Но этого было недостаточно. Я хотела, чтобы эти слова сами складывались в мыслях мамы, чтобы она сама говорила их мне.
Я ненасытно жаждала любви.
Мама умирала быстро, но не внезапно. Как едва теплящееся пламя, чьи языки превращаются в дым, а дым – в воздух. У нее даже не было времени исхудать. В смерти она изменилась, но осталась женщиной из плоти. Это было тело женщины, принадлежавшей к миру живых. Она сохранила и свои волосы – каштановые, пусть ломкие и истончившиеся от многонедельного лежания в кровати.
Из комнаты, где она умирала, я видела одно из Великих озер – Верхнее. Самое большое озеро в мире и самое холодное. Чтобы увидеть его, приходилось потрудиться. Я сильно прижималась к стеклу щекой, и мне становилась видна его полоска, бесконечно тянущаяся к горизонту.
– Комната с красивым видом! – восклицала мать, хотя была слишком слаба, чтобы встать с постели и самой увидеть его. А потом, тише, говорила: – Всю свою жизнь я мечтала о комнате с красивым видом.
Она хотела умереть сидя, поэтому я собрала все подушки, которые сумела добыть, и сделала для нее гнездышко. Мне хотелось унести ее из больницы и усадить умирать на лугу, заросшем тысячелистником. Я укрыла ее лоскутным одеялом, которое привезла из дома, – тем, которое она сшила сама из кусков нашей старой одежды.
– Убери его отсюда, – яростно прорычала она и принялась пинать его ногами, пытаясь сбросить.

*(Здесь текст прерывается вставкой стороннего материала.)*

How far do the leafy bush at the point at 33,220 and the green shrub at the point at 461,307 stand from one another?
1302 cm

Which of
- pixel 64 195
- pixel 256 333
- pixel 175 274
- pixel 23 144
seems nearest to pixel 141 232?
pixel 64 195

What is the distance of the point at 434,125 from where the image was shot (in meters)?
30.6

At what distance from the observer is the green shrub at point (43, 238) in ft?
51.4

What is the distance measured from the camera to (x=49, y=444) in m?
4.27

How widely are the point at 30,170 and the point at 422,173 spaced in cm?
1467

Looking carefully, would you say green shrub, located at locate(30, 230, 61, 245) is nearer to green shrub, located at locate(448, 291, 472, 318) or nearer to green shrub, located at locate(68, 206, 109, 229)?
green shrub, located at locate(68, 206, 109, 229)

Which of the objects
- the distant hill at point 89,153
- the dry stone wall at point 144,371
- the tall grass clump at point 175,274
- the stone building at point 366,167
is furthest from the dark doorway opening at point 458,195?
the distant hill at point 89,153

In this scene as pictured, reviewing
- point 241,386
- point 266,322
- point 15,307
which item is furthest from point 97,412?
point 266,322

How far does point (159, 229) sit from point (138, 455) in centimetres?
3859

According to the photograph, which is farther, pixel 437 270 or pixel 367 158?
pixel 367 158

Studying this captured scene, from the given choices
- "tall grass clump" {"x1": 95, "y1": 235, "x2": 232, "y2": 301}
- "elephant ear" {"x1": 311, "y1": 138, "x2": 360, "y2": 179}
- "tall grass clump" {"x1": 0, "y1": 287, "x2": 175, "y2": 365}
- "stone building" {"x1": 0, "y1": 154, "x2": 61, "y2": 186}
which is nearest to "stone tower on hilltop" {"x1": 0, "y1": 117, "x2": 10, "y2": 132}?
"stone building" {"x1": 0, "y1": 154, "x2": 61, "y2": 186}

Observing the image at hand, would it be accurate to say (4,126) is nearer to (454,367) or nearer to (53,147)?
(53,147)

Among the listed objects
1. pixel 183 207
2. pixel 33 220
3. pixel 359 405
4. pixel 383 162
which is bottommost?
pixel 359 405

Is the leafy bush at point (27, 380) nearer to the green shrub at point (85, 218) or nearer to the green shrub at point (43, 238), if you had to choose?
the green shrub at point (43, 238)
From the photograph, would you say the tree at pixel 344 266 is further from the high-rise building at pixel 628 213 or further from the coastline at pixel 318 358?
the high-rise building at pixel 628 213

На улице солнце играло на боковых дорожках, отражаясь от ледяных граней снежинок. Был день Святого Патрика, и медсестры принесли маме квадратный кусок зеленого желе. Теперь оно лежало, подрагивая, на столике рядом с ней. Это оказался последний полный день ее жизни, и бо́льшую его часть она провела с неподвижными, открытыми глазами, ни спя, ни бодрствуя, и состояние ясности сознания перемежалось галлюцинациями.
В тот вечер я уехала от нее, хотя и не хотела. Медсестры и врачи сказали нам с Эдди, мол, «вот и все». Мне почему-то показалось, будто это значит, что она умрет через пару недель. Я верила, что раковые больные не торопятся покидать этот мир. На следующее утро собирались приехать из Миннеаполиса Карен и Пол, а через пару дней должны были прилететь родители моей матери из Алабамы. Но Лейфа по-прежнему невозможно было найти. Мы с Эдди обзванивали его друзей и родителей его друзей, оставляя умоляющие сообщения, прося его позвонить, но он так и не позвонил. Я решила на один вечер уехать из больницы, чтобы отыскать его и привезти с собой, хотя бы один раз.

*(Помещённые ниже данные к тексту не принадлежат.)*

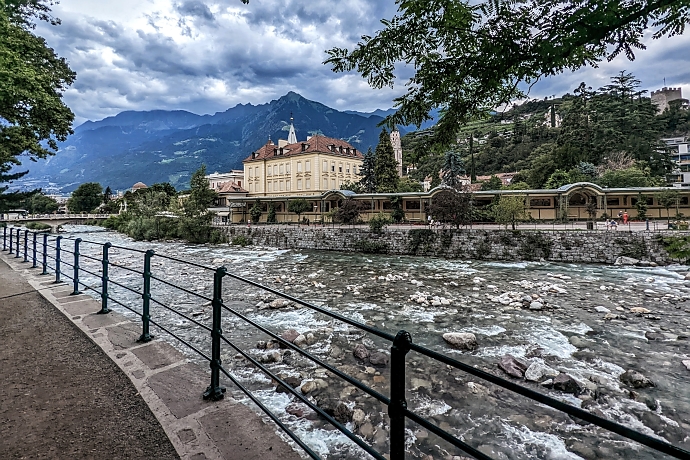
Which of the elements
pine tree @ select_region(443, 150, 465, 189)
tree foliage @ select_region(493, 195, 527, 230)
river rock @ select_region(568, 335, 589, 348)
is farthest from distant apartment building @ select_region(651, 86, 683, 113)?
river rock @ select_region(568, 335, 589, 348)

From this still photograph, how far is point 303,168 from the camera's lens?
46.9m

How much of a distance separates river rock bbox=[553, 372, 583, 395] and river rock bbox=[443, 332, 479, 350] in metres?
1.74

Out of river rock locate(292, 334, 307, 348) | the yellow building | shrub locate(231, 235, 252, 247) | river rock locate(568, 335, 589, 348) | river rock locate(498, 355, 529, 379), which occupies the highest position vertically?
the yellow building

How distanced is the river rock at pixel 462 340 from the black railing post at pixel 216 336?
215 inches

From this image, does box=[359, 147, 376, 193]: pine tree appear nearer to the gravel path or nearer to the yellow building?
the yellow building

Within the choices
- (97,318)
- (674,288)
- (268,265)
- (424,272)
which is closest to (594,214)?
(674,288)

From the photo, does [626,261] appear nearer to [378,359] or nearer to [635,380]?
[635,380]

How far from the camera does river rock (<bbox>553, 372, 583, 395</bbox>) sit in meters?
5.33

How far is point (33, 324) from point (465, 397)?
20.0 feet

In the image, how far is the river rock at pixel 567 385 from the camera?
17.5ft

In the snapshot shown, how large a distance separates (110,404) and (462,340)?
6155 millimetres

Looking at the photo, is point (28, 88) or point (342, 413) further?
point (28, 88)

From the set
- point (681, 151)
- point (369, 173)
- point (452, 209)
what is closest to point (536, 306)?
point (452, 209)

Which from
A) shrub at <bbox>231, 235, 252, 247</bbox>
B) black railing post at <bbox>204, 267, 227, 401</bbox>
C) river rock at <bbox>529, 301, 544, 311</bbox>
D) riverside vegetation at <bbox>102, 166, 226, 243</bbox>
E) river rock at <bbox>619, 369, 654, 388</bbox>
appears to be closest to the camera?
black railing post at <bbox>204, 267, 227, 401</bbox>
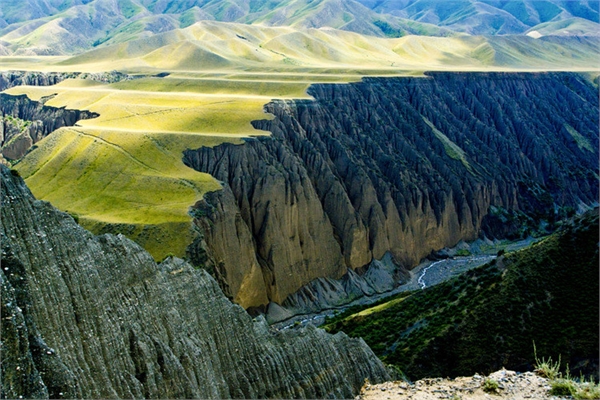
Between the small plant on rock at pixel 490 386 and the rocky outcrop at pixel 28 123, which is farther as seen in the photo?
the rocky outcrop at pixel 28 123

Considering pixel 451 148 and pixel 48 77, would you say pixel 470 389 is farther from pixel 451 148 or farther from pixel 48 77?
pixel 48 77

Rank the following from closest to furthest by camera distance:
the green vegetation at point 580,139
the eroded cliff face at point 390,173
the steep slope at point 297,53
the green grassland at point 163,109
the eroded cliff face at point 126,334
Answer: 1. the eroded cliff face at point 126,334
2. the green grassland at point 163,109
3. the eroded cliff face at point 390,173
4. the green vegetation at point 580,139
5. the steep slope at point 297,53

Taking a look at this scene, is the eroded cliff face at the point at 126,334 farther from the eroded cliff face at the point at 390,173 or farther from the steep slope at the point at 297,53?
the steep slope at the point at 297,53

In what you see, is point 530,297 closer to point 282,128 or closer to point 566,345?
point 566,345

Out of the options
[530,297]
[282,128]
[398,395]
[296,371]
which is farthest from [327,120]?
[398,395]

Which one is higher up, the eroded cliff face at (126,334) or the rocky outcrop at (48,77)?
the rocky outcrop at (48,77)

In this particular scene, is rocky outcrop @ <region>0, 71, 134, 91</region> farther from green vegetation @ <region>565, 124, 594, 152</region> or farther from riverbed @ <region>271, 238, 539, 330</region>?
green vegetation @ <region>565, 124, 594, 152</region>

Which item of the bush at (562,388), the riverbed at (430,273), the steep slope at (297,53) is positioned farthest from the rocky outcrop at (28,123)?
the bush at (562,388)
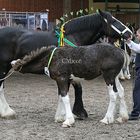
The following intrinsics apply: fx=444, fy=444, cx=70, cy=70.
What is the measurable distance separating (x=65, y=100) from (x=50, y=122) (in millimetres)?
669

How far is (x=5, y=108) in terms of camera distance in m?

– Вернусь утром, – сказала я маме. Бросила взгляд на Эдди, который полулежал рядом на маленькой виниловой кушетке. – Я вернусь с Лейфом.

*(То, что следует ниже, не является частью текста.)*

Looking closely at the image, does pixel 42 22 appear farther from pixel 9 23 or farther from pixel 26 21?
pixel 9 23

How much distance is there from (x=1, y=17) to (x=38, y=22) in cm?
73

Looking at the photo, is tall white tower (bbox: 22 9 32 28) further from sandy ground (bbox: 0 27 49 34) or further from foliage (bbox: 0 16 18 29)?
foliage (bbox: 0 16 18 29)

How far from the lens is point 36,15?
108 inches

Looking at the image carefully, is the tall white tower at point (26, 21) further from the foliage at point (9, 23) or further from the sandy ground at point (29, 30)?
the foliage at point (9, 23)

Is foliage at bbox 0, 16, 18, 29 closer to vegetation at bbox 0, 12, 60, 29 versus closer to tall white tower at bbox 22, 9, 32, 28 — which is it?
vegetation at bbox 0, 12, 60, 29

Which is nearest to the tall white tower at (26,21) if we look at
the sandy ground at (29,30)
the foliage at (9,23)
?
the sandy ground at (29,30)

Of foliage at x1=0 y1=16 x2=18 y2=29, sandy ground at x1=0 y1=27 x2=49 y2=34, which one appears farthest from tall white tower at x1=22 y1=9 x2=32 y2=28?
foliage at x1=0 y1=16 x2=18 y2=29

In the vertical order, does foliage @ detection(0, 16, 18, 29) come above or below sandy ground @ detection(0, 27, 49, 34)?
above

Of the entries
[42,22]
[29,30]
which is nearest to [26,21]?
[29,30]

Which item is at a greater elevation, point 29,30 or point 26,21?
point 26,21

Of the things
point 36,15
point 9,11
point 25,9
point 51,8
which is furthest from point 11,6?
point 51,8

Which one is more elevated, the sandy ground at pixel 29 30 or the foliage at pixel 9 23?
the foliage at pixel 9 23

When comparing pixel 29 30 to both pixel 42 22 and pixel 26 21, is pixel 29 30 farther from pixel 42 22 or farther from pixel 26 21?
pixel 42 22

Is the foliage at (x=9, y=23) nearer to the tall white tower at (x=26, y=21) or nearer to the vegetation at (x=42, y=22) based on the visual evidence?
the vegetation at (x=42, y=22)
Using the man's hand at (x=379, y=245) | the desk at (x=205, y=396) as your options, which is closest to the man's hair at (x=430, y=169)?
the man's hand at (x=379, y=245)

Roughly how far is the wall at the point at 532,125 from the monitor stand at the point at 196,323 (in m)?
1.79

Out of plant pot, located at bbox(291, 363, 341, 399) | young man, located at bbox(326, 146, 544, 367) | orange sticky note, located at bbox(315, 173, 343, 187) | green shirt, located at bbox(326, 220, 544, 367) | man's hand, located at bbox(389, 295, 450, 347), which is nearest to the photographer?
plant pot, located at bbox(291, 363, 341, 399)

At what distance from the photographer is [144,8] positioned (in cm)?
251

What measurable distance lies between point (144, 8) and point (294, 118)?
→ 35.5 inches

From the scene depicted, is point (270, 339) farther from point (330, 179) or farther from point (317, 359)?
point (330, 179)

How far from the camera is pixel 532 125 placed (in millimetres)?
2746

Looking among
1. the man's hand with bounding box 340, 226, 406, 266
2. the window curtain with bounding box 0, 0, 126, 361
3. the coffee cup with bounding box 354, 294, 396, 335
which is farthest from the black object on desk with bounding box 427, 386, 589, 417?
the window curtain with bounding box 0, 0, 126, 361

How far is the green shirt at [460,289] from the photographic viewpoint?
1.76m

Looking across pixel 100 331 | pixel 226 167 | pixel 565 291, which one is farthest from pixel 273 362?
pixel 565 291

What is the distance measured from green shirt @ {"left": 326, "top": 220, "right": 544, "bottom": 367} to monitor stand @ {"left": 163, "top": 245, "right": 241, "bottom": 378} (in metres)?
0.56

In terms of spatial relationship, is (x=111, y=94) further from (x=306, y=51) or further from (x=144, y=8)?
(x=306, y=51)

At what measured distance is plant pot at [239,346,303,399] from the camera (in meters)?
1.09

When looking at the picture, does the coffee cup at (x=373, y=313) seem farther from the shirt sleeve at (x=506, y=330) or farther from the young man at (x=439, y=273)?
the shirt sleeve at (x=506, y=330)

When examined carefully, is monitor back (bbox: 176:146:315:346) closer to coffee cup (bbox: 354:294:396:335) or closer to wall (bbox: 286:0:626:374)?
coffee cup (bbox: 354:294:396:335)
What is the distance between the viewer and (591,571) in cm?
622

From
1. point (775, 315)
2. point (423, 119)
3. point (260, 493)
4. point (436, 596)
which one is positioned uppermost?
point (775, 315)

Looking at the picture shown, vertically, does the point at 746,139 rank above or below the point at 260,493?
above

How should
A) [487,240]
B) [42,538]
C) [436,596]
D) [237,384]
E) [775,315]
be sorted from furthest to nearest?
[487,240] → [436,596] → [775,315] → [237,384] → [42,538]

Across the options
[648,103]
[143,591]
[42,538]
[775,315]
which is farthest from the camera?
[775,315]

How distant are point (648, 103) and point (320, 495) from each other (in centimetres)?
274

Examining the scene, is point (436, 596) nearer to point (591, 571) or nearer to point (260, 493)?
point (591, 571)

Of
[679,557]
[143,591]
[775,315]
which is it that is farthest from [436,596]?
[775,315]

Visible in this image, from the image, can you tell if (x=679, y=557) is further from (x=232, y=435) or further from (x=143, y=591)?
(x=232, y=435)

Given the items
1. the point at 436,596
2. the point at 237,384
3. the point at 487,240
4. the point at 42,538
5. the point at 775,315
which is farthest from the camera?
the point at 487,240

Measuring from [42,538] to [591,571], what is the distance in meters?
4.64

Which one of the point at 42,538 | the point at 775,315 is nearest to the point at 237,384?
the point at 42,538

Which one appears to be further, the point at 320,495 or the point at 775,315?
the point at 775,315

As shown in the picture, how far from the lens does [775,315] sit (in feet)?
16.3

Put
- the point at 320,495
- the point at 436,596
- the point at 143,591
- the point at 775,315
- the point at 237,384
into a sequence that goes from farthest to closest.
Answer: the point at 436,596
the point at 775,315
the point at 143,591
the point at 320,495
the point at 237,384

Услышав его имя, она распахнула глаза: голубые и сияющие, такие же, какими они были всегда. Несмотря ни на что, они не изменились.
– Как ты можешь на него не злиться? – горько спросила я ее, наверное, раз в десятый.
«Молока из камня не выжмешь», – обычно отвечала она. Или: «Шерил, ему же всего восемнадцать». Но в этот раз она только посмотрела на меня и сказала: «Милая», – так же, как в тот раз, когда я разозлилась из-за носков. Так же, как она делала всегда, когда видела, что я страдаю оттого, что хочу что-то изменить и не могу. И она пыталась убедить меня этим единственным словом, что я должна принимать вещи такими, каковы они есть.
– Мы все соберемся завтра утром, – проговорила я. – А потом все вместе останемся с тобой, ладно? Больше никто из нас не уйдет. – Я протянула руку между трубками, которые висели вокруг нее, и погладила ее по плечу. – Я люблю тебя, – сказала я, наклоняясь, чтобы поцеловать ее в щеку, хотя она отстранилась от меня: ей было слишком больно, чтобы вынести хотя бы поцелуй.